In framing the findings clearly as a market gap based on income or race, the report’s intention is to show that banks are not meeting their “continuing and affirmative obligations” under the CRA “to help meet the credit needs of the local communities in which they are charted.”
The report also looked at the Los Angeles and San Diego regions, finding mostly the same. It’s the part of a series of reports focusing on CRA-reported small business lending in a variety of cities (Cowan could not disclose which cities are upcoming).

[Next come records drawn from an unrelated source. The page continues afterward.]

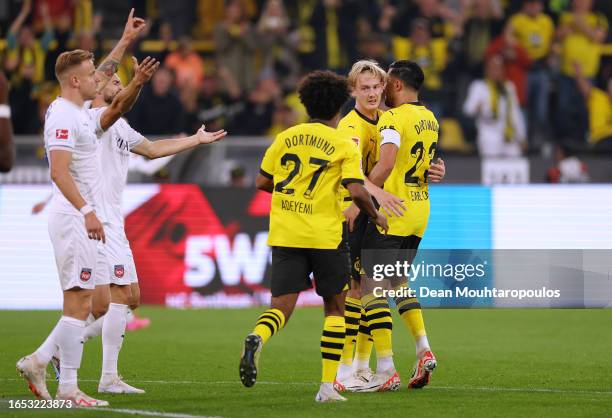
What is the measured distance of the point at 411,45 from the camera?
858 inches

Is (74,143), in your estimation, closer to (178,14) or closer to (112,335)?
(112,335)

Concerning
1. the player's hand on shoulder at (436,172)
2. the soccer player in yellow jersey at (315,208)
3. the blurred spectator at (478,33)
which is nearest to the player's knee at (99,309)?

“What we see is something that is probably going to show up as a national pattern,” says Cowan. “Businesses in lower-income census tracts, businesses in higher minority or higher Hispanic percentage census tracts are likely to have less access to big bank, CRA-reported bank loans than businesses in more affluent or more white neighborhoods.”
In Chicago, after six straight years of loses incurred as a result of working through modifications of pre-crisis loans, Urban Partnership recently announced the fourth quarter of 2016 was its first profitable quarter ever. The bank has now transitioned from spending most of its time modifying old loans to making new loans, and they’re forecasting their first profitable year in 2017.
One bank may not be able to serve the needs of every low-income or predominantly minority neighborhood, but Urban Partnership’s predecessor sparked a movement of banks and lenders. It might have to do so again.
“Very few of us are able to start a business with a million dollar loan from our fathers,” Hubbard adds.